Available data:
────────────────────────────────────────
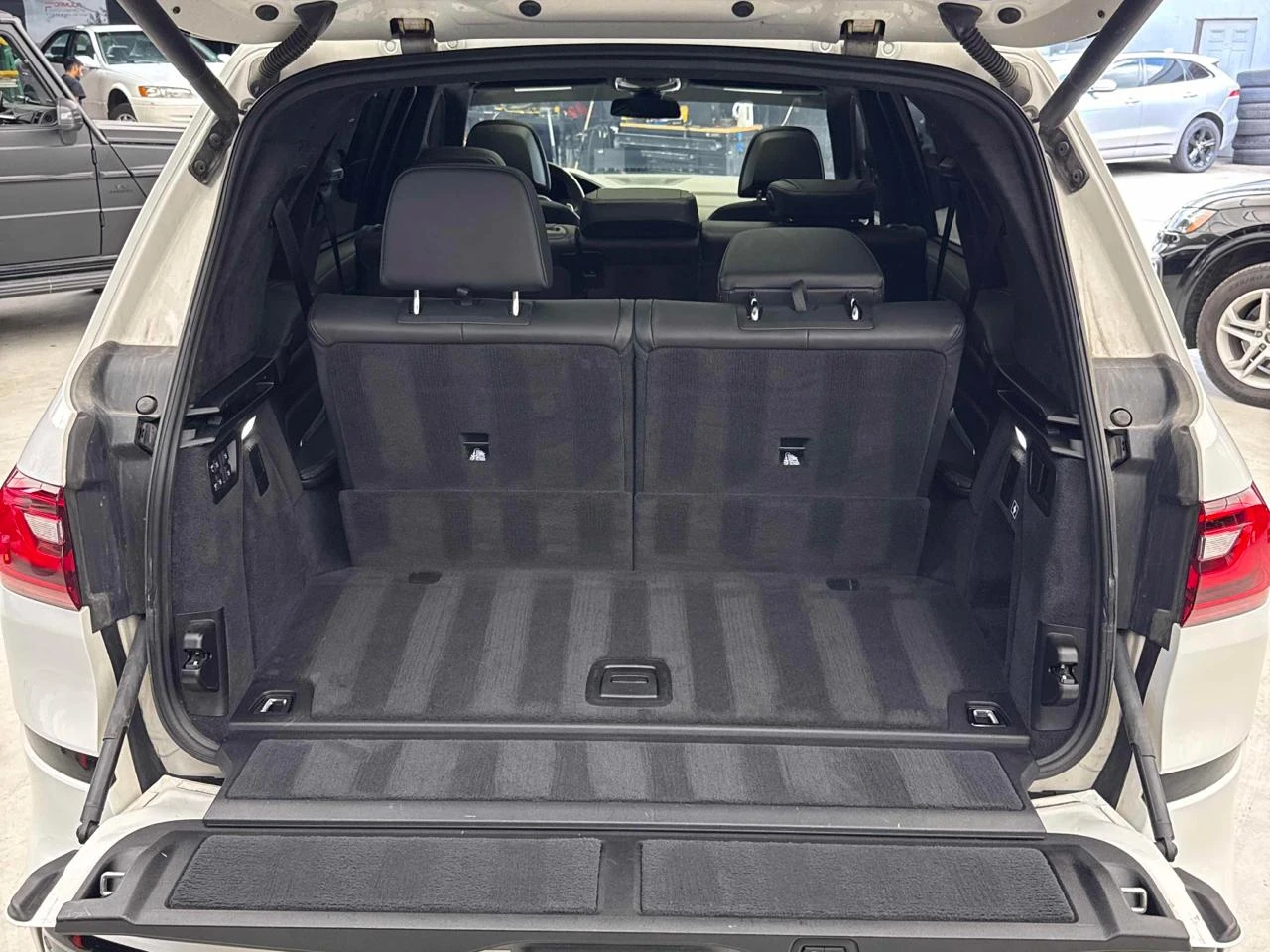 BMW X7 40i/M-pack/Shadow/Laser/Nappa/HUD/Harman/360 | Mobile.bg � ����������� 14
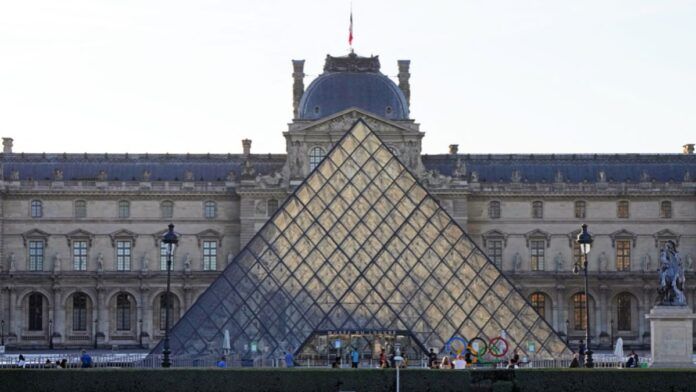 Roubo descarado no Louvre teve ladrões desarmados, guindaste e 8 joias levadas; veja o que se sabe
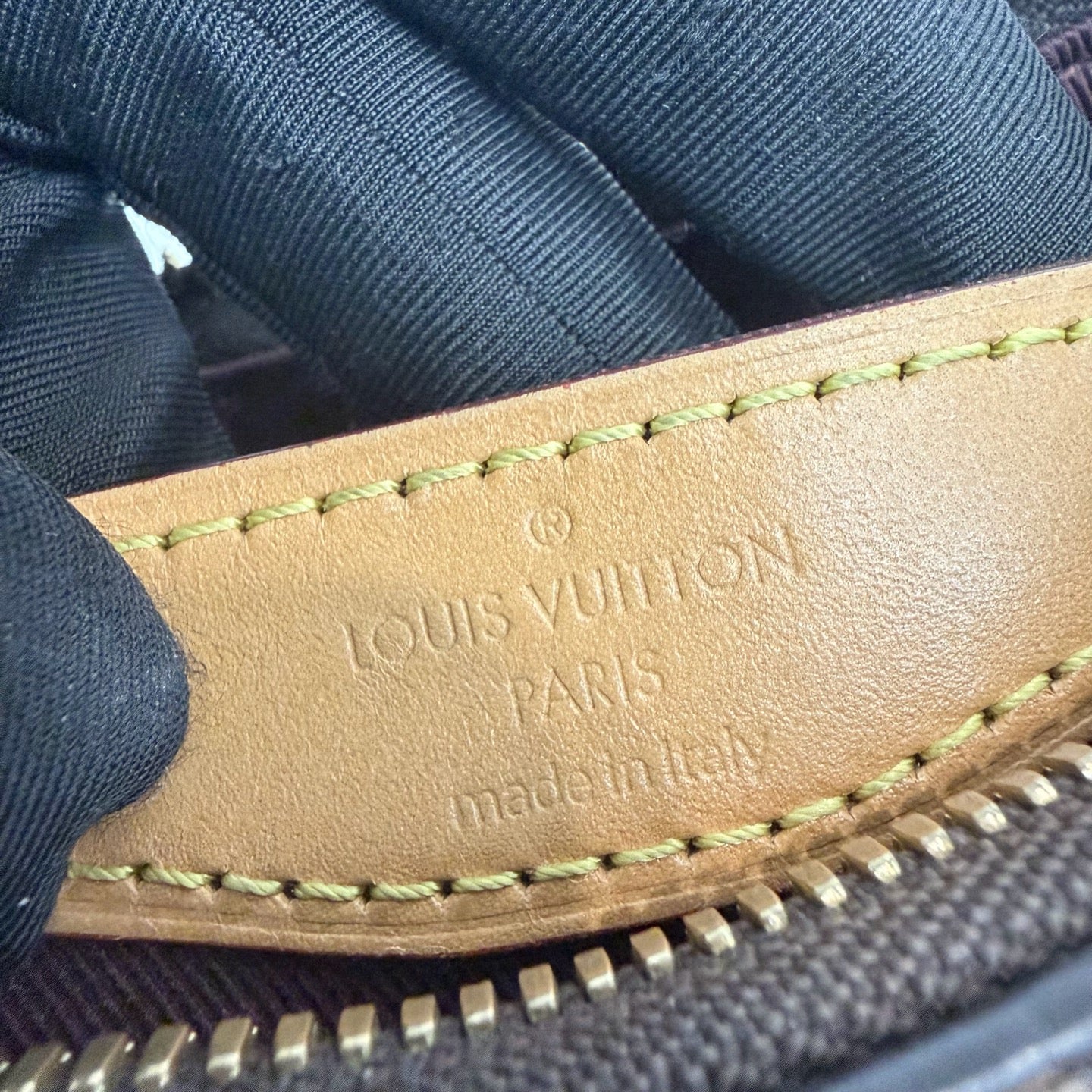 Louis Vuitton - Other - Leather - Brown - (small)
────────────────────────────────────────
What is required: Please transcribe the whole listing above exactly, with the images left out.

Answer for the task:
 BMW X7 40i/M-pack/Shadow/Laser/Nappa/HUD/Harman/360 | Mobile.bg � ����������� 14
 Roubo descarado no Louvre teve ladrões desarmados, guindaste e 8 joias levadas; veja o que se sabe
 Louis Vuitton - Other - Leather - Brown - (small)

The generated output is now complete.